任务说明:
请更新所给文本中的一段:从“funcArr[beg-1] = 0;”开始,一直到“for(int i=0;i<graph.get(beg-1).lNodes.size();i++)”为止,把这段文字重新写出,并将其中的“visFlag”改为“visited”。

所给文本:
::::::
很经典的一道题目,第K最短路,很多应用都会用到的一个小算法。然后解法也很多,这里用了Dijkstra+A*搜索,每次从最小堆中弹出"c[x]+f[x]"值最小的结点x来继续访问,其中c[x]为从起点访问到x点的距离,f[x]为从x点到终点的最短距离。
不过为了AC这道题目,倒是犯了几个小错误:
1:根据题目,就算给定的起点s==给定的终点t,那么必须也要走,最短路径不能为0,所以就有了讨论中很多人说的那句代码 if(s==t)k++;
2:这个错误我也搞不清楚状况,主要是用Dijkstra计算所有点到终点的最短路径时候,我一开始的代码如下,一直是wrong answer。
funcArr[beg-1] = 0;
visFlag[beg-1] = true;
PriorityQueue<HeapNode> queue = new PriorityQueue<HeapNode>(graph.size(),new Comp1());
for(int i=0;i<graph.get(beg-1).lNodes.size();i++)
::::::
所给记录:
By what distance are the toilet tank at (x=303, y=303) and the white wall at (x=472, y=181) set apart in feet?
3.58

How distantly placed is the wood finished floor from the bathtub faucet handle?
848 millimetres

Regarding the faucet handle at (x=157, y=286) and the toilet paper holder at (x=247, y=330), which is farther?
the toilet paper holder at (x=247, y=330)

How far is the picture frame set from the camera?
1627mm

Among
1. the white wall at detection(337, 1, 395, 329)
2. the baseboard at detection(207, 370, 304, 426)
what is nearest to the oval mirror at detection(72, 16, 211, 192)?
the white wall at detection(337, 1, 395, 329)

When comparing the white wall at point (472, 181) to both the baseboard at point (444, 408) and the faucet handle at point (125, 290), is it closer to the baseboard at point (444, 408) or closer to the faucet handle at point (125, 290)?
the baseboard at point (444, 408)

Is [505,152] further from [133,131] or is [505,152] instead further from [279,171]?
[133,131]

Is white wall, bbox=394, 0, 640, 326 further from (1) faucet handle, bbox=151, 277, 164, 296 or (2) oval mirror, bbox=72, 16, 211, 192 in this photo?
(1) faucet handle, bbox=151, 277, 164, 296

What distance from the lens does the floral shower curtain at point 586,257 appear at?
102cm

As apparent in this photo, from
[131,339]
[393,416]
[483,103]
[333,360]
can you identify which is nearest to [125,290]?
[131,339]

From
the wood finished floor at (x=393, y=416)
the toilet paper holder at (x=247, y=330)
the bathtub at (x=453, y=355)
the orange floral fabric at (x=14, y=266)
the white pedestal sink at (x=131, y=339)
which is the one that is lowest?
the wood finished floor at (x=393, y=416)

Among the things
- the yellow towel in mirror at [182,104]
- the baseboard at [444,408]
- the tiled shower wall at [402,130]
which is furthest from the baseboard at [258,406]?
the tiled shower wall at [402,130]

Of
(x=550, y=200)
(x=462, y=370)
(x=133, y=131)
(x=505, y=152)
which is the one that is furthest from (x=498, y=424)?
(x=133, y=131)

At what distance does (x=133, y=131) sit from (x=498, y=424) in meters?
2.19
::::::
回答内容:
funcArr[beg-1] = 0;
visited[beg-1] = true;
PriorityQueue<HeapNode> queue = new PriorityQueue<HeapNode>(graph.size(),new Comp1());
for(int i=0;i<graph.get(beg-1).lNodes.size();i++)